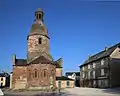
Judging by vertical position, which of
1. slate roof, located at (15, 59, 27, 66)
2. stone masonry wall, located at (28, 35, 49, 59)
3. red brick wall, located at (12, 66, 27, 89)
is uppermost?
stone masonry wall, located at (28, 35, 49, 59)

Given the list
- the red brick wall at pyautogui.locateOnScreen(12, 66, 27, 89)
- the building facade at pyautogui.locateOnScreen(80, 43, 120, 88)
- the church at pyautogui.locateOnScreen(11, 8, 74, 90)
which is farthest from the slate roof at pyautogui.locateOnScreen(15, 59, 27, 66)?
the building facade at pyautogui.locateOnScreen(80, 43, 120, 88)

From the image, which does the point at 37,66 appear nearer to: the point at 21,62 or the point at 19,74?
the point at 19,74

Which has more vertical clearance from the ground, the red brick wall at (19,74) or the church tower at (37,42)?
the church tower at (37,42)

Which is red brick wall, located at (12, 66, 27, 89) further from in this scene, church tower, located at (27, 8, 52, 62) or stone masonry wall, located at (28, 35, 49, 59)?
stone masonry wall, located at (28, 35, 49, 59)

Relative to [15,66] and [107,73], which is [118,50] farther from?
[15,66]

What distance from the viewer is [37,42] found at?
5112 centimetres

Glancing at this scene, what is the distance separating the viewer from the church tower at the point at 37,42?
166 feet

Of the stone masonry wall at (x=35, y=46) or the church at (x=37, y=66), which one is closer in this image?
the church at (x=37, y=66)

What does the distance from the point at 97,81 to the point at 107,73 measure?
6816mm

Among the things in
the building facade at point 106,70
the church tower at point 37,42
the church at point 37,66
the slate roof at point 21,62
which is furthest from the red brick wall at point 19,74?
the building facade at point 106,70

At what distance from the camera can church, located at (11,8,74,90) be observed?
45.7 metres

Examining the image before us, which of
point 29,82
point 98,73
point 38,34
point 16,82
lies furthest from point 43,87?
point 98,73

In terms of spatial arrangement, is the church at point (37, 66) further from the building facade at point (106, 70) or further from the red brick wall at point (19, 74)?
the building facade at point (106, 70)

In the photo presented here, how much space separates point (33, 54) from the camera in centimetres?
5059
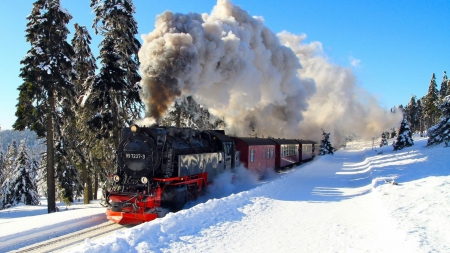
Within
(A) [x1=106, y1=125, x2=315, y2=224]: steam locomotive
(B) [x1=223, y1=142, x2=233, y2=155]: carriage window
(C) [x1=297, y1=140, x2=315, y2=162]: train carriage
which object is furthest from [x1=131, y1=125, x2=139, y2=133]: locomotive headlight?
(C) [x1=297, y1=140, x2=315, y2=162]: train carriage

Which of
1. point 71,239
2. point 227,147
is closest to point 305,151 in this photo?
point 227,147

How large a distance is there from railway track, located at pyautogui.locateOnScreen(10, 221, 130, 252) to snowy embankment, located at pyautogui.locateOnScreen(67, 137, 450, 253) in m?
1.70

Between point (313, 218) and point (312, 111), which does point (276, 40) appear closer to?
point (312, 111)

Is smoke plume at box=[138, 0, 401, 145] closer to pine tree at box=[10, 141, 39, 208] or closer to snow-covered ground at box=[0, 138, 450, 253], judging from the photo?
snow-covered ground at box=[0, 138, 450, 253]

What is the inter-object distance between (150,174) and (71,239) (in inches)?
107

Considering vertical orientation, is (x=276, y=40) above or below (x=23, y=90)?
above

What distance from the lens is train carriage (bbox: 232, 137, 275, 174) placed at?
16.1 m

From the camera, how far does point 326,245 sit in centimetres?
606

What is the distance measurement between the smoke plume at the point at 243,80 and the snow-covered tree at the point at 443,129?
11.6 metres

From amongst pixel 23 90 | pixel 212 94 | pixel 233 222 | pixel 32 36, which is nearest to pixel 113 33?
pixel 32 36

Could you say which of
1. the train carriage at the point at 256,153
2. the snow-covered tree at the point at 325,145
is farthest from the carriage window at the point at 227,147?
the snow-covered tree at the point at 325,145

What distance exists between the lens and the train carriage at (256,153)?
16109 millimetres

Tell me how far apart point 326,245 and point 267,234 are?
129 cm

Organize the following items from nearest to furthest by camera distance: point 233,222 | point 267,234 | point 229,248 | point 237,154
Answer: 1. point 229,248
2. point 267,234
3. point 233,222
4. point 237,154
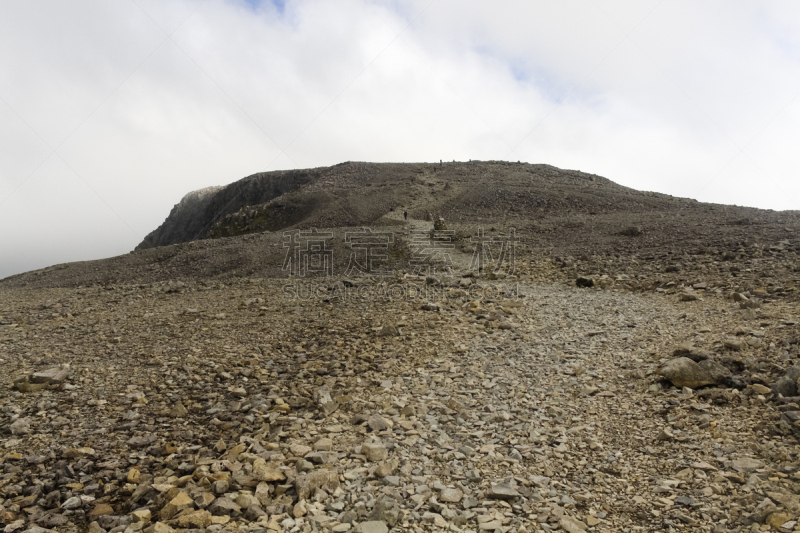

= = = =

* Exercise directions
Put each line of the records above into a JSON list of strings, one string per line, skipping blank lines. Leave the pictures out.

* Exercise answer
[
  "Judging by vertical position, which of",
  "1. slate roof, located at (15, 59, 27, 66)",
  "2. stone masonry wall, located at (28, 35, 49, 59)",
  "3. red brick wall, located at (12, 66, 27, 89)",
  "is uppermost?",
  "stone masonry wall, located at (28, 35, 49, 59)",
  "Given the list",
  "- the red brick wall at pyautogui.locateOnScreen(12, 66, 27, 89)",
  "- the building facade at pyautogui.locateOnScreen(80, 43, 120, 88)",
  "- the church at pyautogui.locateOnScreen(11, 8, 74, 90)",
  "which is farthest from the slate roof at pyautogui.locateOnScreen(15, 59, 27, 66)?",
  "the building facade at pyautogui.locateOnScreen(80, 43, 120, 88)",
  "From the image, which does the point at 37,66 appear nearer to: the point at 21,62 or the point at 19,74?",
  "the point at 19,74",
  "Which has more vertical clearance from the ground, the red brick wall at (19,74) or the church tower at (37,42)?",
  "the church tower at (37,42)",
  "Which is red brick wall, located at (12, 66, 27, 89) further from in this scene, church tower, located at (27, 8, 52, 62) or stone masonry wall, located at (28, 35, 49, 59)?",
  "stone masonry wall, located at (28, 35, 49, 59)",
  "Relative to [15,66] and [107,73], which is [118,50] farther from?",
  "[15,66]",
  "What distance from the viewer is [37,42] found at?",
  "5112 centimetres",
  "Glancing at this scene, what is the distance separating the viewer from the church tower at the point at 37,42?",
  "166 feet",
  "Of the stone masonry wall at (x=35, y=46) or the church at (x=37, y=66), which one is closer in this image?",
  "the church at (x=37, y=66)",
  "What does the distance from the point at 97,81 to the point at 107,73 measure?",
  "6816mm",
  "Among the things in",
  "the building facade at point 106,70",
  "the church tower at point 37,42",
  "the church at point 37,66",
  "the slate roof at point 21,62",
  "which is furthest from the red brick wall at point 19,74?",
  "the building facade at point 106,70",
  "At what distance from the camera can church, located at (11,8,74,90) be observed?",
  "45.7 metres",
  "Examining the image before us, which of",
  "point 29,82",
  "point 98,73",
  "point 38,34",
  "point 16,82",
  "lies furthest from point 43,87?",
  "point 98,73",
  "In terms of spatial arrangement, is the church at point (37, 66) further from the building facade at point (106, 70) or further from the red brick wall at point (19, 74)?",
  "the building facade at point (106, 70)",
  "In the photo presented here, how much space separates point (33, 54) from the camera in centimetres?",
  "5059",
  "Within",
  "(A) [x1=106, y1=125, x2=315, y2=224]: steam locomotive",
  "(B) [x1=223, y1=142, x2=233, y2=155]: carriage window",
  "(C) [x1=297, y1=140, x2=315, y2=162]: train carriage",
  "which object is furthest from [x1=131, y1=125, x2=139, y2=133]: locomotive headlight?",
  "(C) [x1=297, y1=140, x2=315, y2=162]: train carriage",
  "Which of",
  "1. point 71,239",
  "2. point 227,147",
  "is closest to point 305,151 in this photo?",
  "point 227,147",
  "How large a distance is there from railway track, located at pyautogui.locateOnScreen(10, 221, 130, 252) to snowy embankment, located at pyautogui.locateOnScreen(67, 137, 450, 253) in m?",
  "1.70",
  "Between point (313, 218) and point (312, 111), which does point (276, 40) appear closer to?",
  "point (312, 111)",
  "Is smoke plume at box=[138, 0, 401, 145] closer to pine tree at box=[10, 141, 39, 208] or closer to snow-covered ground at box=[0, 138, 450, 253], judging from the photo?",
  "snow-covered ground at box=[0, 138, 450, 253]",
  "What is the inter-object distance between (150,174) and (71,239) (in inches)?",
  "107",
  "Considering vertical orientation, is (x=276, y=40) above or below (x=23, y=90)?",
  "above",
  "What distance from the lens is train carriage (bbox: 232, 137, 275, 174) placed at?",
  "16.1 m",
  "From the camera, how far does point 326,245 sit in centimetres?",
  "606",
  "What is the distance measurement between the smoke plume at the point at 243,80 and the snow-covered tree at the point at 443,129?",
  "11.6 metres",
  "From amongst pixel 23 90 | pixel 212 94 | pixel 233 222 | pixel 32 36, which is nearest to pixel 113 33?",
  "pixel 32 36",
  "Could you say which of",
  "1. the train carriage at the point at 256,153",
  "2. the snow-covered tree at the point at 325,145",
  "is farthest from the carriage window at the point at 227,147?",
  "the snow-covered tree at the point at 325,145",
  "What distance exists between the lens and the train carriage at (256,153)?",
  "16109 millimetres",
  "Tell me how far apart point 326,245 and point 267,234 are?",
  "129 cm",
  "Organize the following items from nearest to furthest by camera distance: point 233,222 | point 267,234 | point 229,248 | point 237,154",
  "Answer: 1. point 229,248",
  "2. point 267,234",
  "3. point 233,222",
  "4. point 237,154"
]